The point to this post is that Best Buy in Seattle has a little mini-guitar center inside. So I go in, and play with assorted keyboards, and participate in a brief impromptu jam session with some Best Buy employees, and this one guy is totally blown away by my chops on a AX-7 clone that has a synthesizer in it, and asks if I’m in a band. Well, no, I say.. but I’ve been in a few.

And this is where it gets a little weird for me. I’ve always thought of myself as strictly the bottom of the barrel garage band musician, but the most recent band I was in has a song that was downloaded a hundred thousand times this month. Granted, we didn’t make any money for any of those downloads, but still, a hundred thousand times.. that’s gotta be a bit more than a garage band. But.. I was once accused of having delusions of grandeur by someone who completely misunderstood my metaphor for talking about being a rock star. To be fair, I wasn’t myself, or even sane, at the time. But it does beg the question, when does one become one? A million downloads a month? Ten million? Or must I actually derive some revenue from it?

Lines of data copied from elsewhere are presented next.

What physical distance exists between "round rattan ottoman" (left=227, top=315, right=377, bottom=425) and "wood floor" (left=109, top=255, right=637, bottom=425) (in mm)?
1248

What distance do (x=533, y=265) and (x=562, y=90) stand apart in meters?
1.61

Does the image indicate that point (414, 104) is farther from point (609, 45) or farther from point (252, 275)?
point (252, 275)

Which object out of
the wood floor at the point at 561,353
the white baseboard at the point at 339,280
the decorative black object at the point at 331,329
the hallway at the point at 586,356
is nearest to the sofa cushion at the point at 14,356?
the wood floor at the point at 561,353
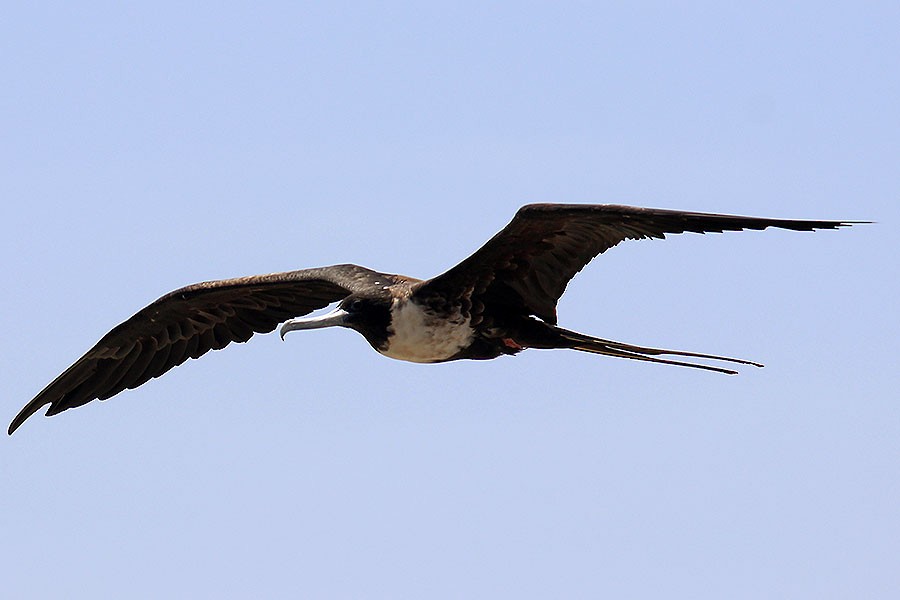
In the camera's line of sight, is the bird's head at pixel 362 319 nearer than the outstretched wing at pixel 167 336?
Yes

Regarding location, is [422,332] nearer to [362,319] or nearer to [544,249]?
[362,319]

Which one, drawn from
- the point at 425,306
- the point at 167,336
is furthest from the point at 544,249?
the point at 167,336

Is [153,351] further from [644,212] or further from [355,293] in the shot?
[644,212]

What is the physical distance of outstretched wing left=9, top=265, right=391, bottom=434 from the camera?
33.9ft

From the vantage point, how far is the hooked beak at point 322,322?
9.01 meters

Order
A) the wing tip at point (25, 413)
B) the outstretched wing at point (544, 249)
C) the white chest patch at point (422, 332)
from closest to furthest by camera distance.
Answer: the outstretched wing at point (544, 249) → the white chest patch at point (422, 332) → the wing tip at point (25, 413)

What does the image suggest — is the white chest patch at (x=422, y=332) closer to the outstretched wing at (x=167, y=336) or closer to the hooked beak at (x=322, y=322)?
the hooked beak at (x=322, y=322)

So far, HWGA2010 has made $7. The MC album has made.. I’m not sure. No one bothered to keep records. But I think it’s safe to say both of them have not even remotely approached their publishing cost, much less the cost in time to make them.

It’s a problem. The world has lots and lots and lots of good music. More than any one person could listen to in a lifetime, I’m pretty sure, although you’d have to ask a <sic>library scientist</sic> about that. So people will pay me to write medeocre java, but not – thus far – music that is getting increasingly on towards good. Still, it’s my creative outlet, and it gives me another language to speak to people in, one that’s sometimes better suited for expressing my emotions.

Which reminds me. I’ve become increasingly suspicious of english. I’ve written emails to people – and posted blog posts – that I don’t feel like capture me. I’ve written some that I hate, some that don’t sound like me to me, some that I recognize where I was coming from but no longer represent how I feel or what I think. I haven’t been blogging much because I’m not sure that the part of me that blogs and the part of me that walks around and does stuff is actually all that connected. Originally, my theory was that blogging was going to be good for me. Then I tried writing emails to a single, trusted friend (the designated /dev/null inbox has changed a few times) and I found that much more helpful both in terms of arranging my thoughts and in terms of feeling some human connection. That the people in question may have never read most of the emails wasn’t the point.. in fact, sometimes I found it more helpful to write the emails and then *not* send them. (I’ve stopped doing this after a few mortifying times that I out of habit or technical incompetence or misunderstanding of how my phone works when composing emails in offline mode actually ended up sending them anyway). Sometimes I even contemplate writing letters and then burning them.

All this is to say, I’ll blog new music, and shows, and occasional updates, but my deepest intermost thoughts are generally things the world can live without.. and in many cases, I’m happier not having them lurk in a database somewhere, because I can think that they are gone, forgotten, and possibly never to trouble me again.

Happy 2011, people. As of today, I’ve not been a addict for 8 months. 4 more and I can get a cake or something.